Why CSRF Protection Is Important for Web Apps
- In traditional stateful web applications ( JSP + Spring MVC), the browser automatically sends cookies (JSESSIONID), so attackers can trick users into making unintended requests.
- So CSRF protection is important there.
Why CSRF Protection Is Unnecessary for Stateless REST APIs
- When building REST APIs, you typically:
- Use stateless authentication, like JWT tokens n not cookies.
- Do not rely on sessions stored on the server.
- (No HttpSession is used to store any spring security information)
- Expect clients (like mobile apps, SPAs) to explicitly send credentials with each request (via Authorization headers).
- Since:
- Cookies aren’t automatically sent, and
- Browsers aren't used directly by REST clients,
- CSRF protection becomes unnecessary.
- If you're building a session-based web app with forms and cookies, you should keep CSRF enabled.
CSRF Protection Mechanism in Stateful Web Apps
- In case of conventional stateful web app -
- Spring Security generates the unique CSRF token , for the user's session.

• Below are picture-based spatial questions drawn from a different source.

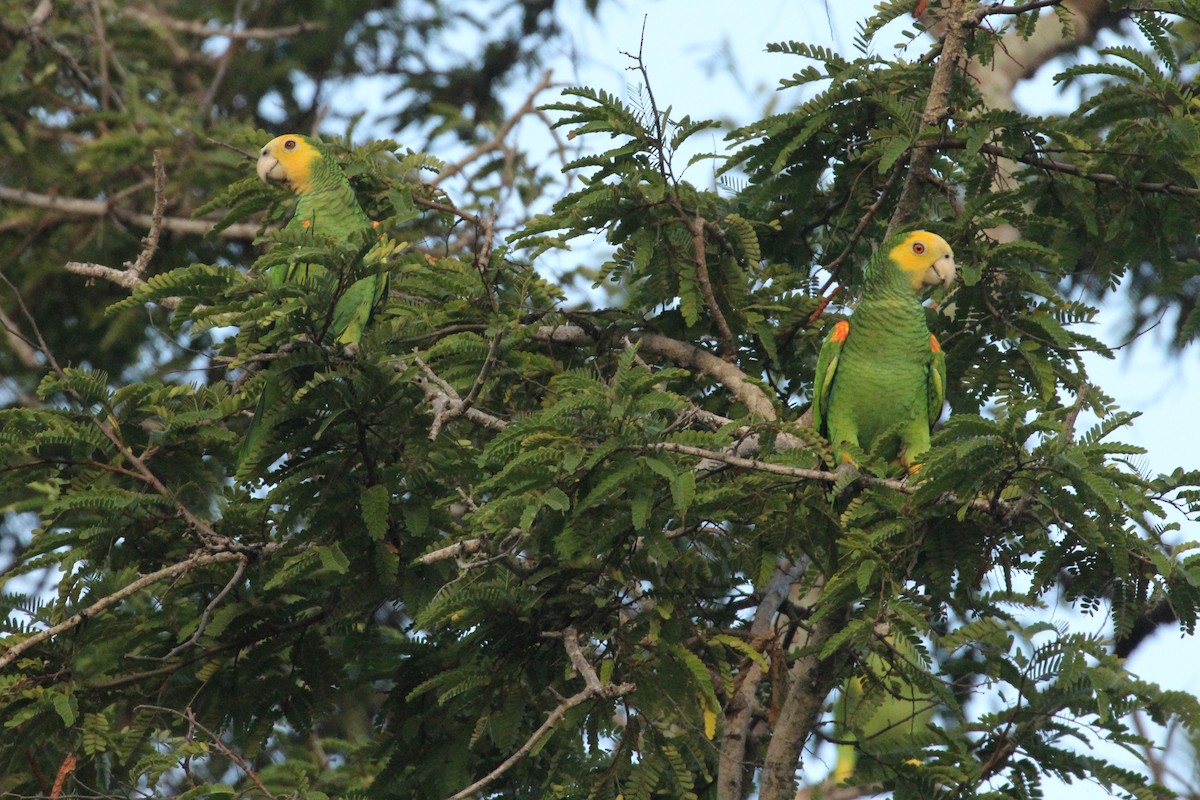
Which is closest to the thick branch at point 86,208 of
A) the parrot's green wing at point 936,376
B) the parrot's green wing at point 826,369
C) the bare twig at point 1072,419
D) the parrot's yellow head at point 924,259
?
the parrot's green wing at point 826,369

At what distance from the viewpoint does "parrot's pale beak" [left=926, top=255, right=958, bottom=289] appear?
5.26 m

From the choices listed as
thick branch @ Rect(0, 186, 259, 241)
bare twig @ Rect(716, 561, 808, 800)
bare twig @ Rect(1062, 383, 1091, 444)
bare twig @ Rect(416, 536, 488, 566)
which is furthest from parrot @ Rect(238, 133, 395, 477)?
thick branch @ Rect(0, 186, 259, 241)

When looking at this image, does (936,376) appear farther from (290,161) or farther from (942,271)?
(290,161)

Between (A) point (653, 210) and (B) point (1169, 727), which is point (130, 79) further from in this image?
(B) point (1169, 727)

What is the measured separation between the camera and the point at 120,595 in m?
4.60

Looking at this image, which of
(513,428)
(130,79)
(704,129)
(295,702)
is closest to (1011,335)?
(704,129)

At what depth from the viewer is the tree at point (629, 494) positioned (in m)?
4.14

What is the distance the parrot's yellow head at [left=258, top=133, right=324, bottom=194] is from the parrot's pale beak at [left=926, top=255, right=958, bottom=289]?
3003 millimetres

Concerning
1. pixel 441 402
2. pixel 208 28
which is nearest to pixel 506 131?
pixel 208 28

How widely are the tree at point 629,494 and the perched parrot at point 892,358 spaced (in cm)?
17

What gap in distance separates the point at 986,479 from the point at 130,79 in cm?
753

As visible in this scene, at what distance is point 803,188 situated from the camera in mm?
5613

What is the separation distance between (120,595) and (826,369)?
3.03 m

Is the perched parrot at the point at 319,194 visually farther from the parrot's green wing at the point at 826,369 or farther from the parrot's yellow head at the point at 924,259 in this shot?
the parrot's yellow head at the point at 924,259
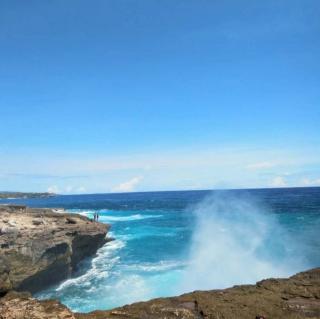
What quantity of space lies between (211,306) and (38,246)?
2058cm

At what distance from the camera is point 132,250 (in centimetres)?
3738

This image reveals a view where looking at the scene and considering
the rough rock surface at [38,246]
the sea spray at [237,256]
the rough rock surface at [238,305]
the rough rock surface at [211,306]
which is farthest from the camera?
→ the sea spray at [237,256]

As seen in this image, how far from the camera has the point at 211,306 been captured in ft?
26.1

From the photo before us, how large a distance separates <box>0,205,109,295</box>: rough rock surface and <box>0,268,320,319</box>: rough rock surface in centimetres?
1710

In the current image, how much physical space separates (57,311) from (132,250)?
31250mm

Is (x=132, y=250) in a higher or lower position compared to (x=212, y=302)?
lower

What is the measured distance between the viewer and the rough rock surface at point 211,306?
6.92 m

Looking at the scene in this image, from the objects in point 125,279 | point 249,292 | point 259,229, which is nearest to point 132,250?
point 125,279

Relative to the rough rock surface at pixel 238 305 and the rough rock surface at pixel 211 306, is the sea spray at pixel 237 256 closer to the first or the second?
the rough rock surface at pixel 238 305

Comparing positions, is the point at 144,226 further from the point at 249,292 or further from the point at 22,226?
the point at 249,292

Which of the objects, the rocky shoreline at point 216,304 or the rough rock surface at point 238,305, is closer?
the rocky shoreline at point 216,304

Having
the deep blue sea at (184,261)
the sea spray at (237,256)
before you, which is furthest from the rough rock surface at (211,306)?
the sea spray at (237,256)

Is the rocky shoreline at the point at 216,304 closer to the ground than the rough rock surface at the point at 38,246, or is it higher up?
higher up

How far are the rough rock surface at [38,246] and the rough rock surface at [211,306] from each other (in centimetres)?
1710
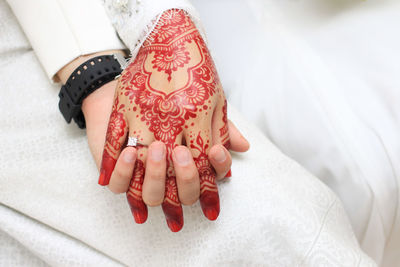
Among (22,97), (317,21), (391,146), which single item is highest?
(22,97)

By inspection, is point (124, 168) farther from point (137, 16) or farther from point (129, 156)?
point (137, 16)

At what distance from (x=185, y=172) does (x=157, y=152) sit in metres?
0.05

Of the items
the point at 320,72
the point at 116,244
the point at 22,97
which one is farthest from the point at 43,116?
the point at 320,72

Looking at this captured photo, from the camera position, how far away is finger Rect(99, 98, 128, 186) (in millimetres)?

- This token is stored on the server side (usually in the user's session).
- The token is then ,sent to the client (usually embedded in an HTML hiddent form field or as a meta tag).
- Browser DOES NOT store this csrf token in cookies .
- The browser includes the token in the request (in the body or as a header).
- Spring Security compares the submitted token with the one stored in the session.
- If the tokens match → Request is accepted. If they don't → Request is rejected (likely CSRF attack).